Es fällt mir schwer zu glauben dass Helmut Rauch so etwas gesagt haben soll, ich denke dass Frau Ingrisch das komplett missverstanden oder eigenwillig uminterpretiert hat.
Wenn es so wäre dann würden Gegenstände durch Lichtblitze zum Leben erweckt werden - da sind wir bei der Frankenstein-Geschichte aber nicht bei Wissenschaft.
Dass sie sich bei einem Gegenstand entschuldigt ist freundlich von ihr und schadet niemandem. Unter gutem Benehmen gegenüber Menschen verstehe ich unter anderem, keine Unwahrheiten zu verbreiten. Das wäre viel wichtiger.

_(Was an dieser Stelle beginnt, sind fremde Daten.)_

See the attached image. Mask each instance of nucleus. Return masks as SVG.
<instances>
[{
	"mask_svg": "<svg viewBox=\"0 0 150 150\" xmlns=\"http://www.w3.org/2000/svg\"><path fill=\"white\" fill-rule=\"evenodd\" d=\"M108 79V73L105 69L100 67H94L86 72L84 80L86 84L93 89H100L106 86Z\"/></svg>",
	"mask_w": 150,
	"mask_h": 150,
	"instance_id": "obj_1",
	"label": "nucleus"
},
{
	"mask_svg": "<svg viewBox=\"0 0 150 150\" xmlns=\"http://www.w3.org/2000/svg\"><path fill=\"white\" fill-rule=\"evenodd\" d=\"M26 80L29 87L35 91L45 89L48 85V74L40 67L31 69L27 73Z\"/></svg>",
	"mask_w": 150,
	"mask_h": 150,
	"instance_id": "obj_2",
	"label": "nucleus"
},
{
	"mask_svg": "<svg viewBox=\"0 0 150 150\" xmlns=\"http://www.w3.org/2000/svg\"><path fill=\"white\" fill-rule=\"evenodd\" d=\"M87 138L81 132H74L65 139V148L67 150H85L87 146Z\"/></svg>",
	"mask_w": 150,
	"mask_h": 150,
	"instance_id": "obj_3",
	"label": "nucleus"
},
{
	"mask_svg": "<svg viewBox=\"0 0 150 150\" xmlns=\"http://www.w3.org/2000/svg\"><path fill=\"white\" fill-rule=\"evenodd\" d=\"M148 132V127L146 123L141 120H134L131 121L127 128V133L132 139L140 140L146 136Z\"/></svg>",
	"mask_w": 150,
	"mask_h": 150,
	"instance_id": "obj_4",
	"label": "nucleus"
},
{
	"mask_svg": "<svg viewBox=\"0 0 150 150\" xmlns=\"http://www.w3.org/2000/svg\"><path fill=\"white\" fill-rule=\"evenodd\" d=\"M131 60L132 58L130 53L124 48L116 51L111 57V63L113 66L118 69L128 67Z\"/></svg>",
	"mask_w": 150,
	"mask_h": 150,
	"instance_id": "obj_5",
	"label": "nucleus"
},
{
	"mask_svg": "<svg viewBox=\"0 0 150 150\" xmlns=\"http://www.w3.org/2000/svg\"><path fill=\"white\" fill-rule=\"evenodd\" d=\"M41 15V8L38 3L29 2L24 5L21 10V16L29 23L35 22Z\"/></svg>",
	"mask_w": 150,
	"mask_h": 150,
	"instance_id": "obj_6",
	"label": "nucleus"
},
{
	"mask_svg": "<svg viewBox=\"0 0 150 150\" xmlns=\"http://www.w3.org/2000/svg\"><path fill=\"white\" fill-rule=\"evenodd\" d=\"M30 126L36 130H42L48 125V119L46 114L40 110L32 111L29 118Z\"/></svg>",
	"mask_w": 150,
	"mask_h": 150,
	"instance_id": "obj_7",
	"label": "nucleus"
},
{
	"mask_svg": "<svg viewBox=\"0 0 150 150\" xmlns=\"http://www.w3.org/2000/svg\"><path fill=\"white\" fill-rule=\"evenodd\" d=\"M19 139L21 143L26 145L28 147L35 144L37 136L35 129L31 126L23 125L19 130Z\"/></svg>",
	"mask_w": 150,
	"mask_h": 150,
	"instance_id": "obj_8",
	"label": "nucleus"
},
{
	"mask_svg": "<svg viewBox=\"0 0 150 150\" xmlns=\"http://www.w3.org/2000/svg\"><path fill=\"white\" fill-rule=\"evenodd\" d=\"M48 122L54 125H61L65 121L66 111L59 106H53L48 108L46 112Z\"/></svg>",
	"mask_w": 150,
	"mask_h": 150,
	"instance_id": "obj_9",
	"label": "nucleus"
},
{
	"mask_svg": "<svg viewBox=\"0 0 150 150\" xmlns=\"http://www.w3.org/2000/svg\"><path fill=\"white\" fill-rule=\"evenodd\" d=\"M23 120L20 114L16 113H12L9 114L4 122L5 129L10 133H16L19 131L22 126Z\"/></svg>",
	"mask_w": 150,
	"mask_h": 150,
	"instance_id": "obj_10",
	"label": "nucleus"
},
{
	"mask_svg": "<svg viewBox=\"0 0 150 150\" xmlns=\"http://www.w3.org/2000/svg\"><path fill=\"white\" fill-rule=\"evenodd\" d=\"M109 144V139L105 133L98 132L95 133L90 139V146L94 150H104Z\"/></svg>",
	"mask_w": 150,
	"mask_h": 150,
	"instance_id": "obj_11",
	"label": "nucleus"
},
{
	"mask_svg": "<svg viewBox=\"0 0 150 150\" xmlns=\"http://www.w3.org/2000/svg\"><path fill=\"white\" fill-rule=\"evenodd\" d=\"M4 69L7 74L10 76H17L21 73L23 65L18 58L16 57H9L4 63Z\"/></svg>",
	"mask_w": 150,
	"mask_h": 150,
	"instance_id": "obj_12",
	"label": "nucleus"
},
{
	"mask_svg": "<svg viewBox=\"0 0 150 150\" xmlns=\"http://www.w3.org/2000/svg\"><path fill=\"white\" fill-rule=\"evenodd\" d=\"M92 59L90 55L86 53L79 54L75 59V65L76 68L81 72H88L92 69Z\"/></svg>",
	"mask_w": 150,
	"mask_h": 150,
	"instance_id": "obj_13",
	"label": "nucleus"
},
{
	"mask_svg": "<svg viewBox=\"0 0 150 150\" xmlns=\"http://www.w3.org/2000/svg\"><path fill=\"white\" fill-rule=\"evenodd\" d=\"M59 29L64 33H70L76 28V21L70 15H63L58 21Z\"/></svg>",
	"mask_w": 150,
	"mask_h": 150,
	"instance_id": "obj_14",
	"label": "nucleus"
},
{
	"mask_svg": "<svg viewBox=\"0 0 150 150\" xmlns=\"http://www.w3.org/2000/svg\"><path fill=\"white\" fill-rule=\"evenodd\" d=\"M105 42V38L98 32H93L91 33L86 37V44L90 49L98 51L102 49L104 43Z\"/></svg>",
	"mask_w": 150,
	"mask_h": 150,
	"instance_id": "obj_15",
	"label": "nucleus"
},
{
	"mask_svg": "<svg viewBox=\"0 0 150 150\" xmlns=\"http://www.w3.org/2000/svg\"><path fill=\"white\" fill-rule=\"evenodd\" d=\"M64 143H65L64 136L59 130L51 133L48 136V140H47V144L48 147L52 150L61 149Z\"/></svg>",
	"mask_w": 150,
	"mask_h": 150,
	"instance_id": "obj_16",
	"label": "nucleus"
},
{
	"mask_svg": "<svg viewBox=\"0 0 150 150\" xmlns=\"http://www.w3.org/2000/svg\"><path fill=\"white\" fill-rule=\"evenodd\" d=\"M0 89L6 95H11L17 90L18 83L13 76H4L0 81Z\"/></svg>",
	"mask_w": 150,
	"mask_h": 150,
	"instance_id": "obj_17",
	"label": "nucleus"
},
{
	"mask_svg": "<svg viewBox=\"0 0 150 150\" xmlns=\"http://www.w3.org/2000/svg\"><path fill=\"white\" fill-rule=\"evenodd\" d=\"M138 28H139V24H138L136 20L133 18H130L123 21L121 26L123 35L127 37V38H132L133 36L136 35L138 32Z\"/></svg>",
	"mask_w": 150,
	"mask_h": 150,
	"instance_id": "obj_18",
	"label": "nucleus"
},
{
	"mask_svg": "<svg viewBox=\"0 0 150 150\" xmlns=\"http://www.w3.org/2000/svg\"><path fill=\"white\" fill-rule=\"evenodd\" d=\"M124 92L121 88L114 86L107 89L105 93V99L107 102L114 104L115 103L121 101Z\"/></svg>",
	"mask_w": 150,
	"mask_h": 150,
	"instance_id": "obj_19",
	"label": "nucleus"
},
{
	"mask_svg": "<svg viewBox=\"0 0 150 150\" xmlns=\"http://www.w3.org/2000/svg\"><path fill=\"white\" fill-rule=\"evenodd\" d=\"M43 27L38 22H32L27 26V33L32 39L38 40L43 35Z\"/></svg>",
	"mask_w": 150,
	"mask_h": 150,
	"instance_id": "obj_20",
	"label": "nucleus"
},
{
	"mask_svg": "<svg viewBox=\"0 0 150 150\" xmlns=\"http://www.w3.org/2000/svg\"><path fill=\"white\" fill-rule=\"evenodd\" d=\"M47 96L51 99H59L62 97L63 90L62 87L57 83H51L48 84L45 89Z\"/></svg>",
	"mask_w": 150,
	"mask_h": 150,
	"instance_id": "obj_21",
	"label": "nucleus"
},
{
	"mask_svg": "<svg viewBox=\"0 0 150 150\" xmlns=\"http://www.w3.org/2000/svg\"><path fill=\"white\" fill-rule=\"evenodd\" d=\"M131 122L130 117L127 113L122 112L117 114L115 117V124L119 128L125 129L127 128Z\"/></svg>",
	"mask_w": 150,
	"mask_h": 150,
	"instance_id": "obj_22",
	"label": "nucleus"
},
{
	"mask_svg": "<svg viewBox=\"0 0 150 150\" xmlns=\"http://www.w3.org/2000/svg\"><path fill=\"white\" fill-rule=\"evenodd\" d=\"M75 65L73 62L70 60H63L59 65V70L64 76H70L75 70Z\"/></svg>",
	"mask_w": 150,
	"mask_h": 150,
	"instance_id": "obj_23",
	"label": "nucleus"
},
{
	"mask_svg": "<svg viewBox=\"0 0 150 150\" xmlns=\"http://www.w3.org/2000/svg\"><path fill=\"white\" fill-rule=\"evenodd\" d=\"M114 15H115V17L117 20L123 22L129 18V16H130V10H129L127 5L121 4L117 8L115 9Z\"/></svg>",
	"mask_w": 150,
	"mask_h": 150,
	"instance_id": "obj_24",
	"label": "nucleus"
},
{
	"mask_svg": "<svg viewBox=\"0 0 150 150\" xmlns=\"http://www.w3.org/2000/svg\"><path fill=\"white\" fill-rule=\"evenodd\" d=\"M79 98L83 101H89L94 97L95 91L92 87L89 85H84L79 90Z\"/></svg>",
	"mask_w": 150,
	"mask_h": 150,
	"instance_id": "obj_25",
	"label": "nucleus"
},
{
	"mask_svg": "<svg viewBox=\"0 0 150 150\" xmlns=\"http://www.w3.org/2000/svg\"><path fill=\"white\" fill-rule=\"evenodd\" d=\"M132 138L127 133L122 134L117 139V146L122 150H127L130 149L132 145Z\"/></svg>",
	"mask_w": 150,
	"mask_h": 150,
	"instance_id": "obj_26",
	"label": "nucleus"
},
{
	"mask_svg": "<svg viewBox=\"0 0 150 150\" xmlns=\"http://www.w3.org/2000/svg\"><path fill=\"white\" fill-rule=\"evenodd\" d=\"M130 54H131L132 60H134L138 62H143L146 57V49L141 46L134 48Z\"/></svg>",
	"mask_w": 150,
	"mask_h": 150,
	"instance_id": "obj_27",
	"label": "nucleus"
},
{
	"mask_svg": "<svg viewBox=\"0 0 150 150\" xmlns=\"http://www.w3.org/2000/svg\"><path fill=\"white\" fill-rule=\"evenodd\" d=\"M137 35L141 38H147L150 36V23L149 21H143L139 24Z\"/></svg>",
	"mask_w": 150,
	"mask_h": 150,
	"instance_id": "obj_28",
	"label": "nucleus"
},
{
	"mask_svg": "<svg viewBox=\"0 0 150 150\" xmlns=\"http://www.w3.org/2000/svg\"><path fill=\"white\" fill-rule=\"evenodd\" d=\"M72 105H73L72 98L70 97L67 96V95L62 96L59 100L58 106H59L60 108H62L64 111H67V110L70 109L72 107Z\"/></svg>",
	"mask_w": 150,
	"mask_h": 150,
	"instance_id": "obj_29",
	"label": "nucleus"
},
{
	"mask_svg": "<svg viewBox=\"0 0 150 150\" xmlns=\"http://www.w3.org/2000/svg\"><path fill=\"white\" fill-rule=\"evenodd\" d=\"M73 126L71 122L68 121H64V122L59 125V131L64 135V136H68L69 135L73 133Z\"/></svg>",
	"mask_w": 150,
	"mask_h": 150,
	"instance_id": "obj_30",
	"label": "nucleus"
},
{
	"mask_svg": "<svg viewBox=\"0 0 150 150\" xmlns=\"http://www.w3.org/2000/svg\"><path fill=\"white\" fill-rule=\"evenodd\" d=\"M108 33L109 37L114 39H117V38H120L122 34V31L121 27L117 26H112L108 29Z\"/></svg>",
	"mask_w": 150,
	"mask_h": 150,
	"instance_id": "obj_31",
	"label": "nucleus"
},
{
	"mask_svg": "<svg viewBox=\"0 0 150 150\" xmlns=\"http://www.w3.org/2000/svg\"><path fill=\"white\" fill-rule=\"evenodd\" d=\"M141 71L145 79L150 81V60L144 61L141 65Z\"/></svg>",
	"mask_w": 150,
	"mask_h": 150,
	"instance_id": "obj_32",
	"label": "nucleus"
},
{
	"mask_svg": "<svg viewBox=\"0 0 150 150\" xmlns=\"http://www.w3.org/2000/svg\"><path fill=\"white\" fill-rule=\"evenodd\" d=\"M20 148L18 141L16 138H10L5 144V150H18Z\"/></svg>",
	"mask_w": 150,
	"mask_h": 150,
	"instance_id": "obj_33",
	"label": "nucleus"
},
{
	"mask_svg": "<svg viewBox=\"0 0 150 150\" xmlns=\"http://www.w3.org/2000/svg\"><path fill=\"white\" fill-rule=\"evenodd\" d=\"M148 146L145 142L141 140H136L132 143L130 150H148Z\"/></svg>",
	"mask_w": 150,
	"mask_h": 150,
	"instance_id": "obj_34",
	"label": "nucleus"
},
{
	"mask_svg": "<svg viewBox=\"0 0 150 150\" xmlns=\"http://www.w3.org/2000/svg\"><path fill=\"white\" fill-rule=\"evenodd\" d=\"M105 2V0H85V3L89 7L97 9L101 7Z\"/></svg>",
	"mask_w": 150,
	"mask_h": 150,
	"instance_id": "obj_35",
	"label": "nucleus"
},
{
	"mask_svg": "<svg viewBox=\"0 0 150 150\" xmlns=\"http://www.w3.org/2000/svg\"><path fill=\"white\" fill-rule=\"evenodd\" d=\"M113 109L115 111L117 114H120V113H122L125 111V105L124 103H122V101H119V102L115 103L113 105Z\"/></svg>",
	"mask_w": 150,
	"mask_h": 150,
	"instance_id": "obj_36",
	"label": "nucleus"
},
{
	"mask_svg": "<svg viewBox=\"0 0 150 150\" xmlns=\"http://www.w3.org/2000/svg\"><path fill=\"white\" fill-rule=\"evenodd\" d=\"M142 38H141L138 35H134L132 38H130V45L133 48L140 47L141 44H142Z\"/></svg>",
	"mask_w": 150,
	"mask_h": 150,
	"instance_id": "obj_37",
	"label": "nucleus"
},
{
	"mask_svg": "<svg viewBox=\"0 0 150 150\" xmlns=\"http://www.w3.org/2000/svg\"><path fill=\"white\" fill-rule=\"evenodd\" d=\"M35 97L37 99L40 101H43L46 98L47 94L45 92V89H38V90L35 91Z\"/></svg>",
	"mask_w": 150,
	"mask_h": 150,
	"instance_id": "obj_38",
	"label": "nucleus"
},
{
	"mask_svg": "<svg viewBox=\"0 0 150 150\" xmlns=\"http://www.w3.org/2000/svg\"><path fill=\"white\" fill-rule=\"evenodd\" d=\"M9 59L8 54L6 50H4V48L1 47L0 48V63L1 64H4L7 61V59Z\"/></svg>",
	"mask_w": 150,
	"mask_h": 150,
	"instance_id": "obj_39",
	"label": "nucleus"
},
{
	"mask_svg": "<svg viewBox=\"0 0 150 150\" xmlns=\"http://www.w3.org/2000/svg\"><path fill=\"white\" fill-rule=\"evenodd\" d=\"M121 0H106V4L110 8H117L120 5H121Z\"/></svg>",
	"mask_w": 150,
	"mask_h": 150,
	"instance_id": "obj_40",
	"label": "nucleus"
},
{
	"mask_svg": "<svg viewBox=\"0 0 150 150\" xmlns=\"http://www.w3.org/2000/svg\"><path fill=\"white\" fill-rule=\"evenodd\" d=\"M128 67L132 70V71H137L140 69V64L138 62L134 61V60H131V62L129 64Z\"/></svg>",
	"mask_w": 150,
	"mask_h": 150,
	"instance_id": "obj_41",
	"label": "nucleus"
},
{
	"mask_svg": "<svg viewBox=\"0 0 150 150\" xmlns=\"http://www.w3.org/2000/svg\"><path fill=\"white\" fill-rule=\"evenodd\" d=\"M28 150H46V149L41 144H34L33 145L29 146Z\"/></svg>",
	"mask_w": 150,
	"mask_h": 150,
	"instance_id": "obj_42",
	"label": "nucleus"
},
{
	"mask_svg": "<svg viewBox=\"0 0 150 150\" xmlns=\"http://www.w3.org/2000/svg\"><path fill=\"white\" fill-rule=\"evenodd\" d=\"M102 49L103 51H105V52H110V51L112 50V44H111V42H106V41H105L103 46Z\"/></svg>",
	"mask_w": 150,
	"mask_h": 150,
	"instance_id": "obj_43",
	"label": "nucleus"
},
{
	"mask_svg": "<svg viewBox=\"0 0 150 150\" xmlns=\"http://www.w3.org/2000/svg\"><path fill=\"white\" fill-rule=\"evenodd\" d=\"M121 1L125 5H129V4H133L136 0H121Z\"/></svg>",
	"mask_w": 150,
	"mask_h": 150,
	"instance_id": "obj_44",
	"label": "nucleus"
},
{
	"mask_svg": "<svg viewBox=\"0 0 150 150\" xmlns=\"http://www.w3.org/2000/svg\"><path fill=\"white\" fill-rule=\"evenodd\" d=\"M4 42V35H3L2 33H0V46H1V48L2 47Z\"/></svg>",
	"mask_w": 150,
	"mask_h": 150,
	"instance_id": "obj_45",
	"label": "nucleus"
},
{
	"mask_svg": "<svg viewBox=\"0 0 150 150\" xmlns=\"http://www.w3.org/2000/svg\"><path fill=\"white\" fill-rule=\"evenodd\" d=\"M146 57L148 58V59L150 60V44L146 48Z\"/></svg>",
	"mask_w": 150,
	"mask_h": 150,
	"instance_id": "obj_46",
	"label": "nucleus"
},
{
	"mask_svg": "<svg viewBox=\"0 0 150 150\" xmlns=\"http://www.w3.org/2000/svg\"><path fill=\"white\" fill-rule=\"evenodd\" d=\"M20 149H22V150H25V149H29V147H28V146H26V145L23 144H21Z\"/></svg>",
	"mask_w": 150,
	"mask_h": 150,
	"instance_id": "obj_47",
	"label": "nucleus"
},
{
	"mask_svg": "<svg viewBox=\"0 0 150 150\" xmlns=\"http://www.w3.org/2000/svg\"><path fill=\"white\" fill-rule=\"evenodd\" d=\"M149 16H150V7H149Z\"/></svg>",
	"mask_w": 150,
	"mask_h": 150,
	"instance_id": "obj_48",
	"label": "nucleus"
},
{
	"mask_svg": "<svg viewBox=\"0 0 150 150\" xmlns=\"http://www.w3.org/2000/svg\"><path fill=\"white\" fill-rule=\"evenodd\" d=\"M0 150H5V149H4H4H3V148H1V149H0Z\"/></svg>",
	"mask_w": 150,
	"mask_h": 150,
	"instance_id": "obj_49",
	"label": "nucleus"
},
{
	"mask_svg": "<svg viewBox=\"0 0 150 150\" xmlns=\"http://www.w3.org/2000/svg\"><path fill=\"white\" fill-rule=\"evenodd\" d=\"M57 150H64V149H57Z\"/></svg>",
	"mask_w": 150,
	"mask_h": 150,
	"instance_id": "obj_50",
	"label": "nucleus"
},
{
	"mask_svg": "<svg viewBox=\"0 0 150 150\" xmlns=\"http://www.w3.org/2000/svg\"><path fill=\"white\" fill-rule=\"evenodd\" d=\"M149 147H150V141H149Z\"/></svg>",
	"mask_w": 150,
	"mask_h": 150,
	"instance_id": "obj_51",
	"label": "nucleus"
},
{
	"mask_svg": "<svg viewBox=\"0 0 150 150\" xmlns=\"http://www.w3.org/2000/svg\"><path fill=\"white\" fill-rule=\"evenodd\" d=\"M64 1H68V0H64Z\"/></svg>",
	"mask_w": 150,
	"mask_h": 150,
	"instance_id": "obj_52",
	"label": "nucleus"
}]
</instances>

Im kommenden Sommer feiert Ingrisch ihren 90. Geburtstag. Mit ihrem 1996 verstorbenen Ehemann, dem Komponisten Gottfried von Einem, pflegt sie seit damals regen Austausch. Seit vielen Jahren setzt sich Ingrisch für selbstbestimmtes Sterben ein. Der Tod ist für sie eine rein materielle Angelegenheit.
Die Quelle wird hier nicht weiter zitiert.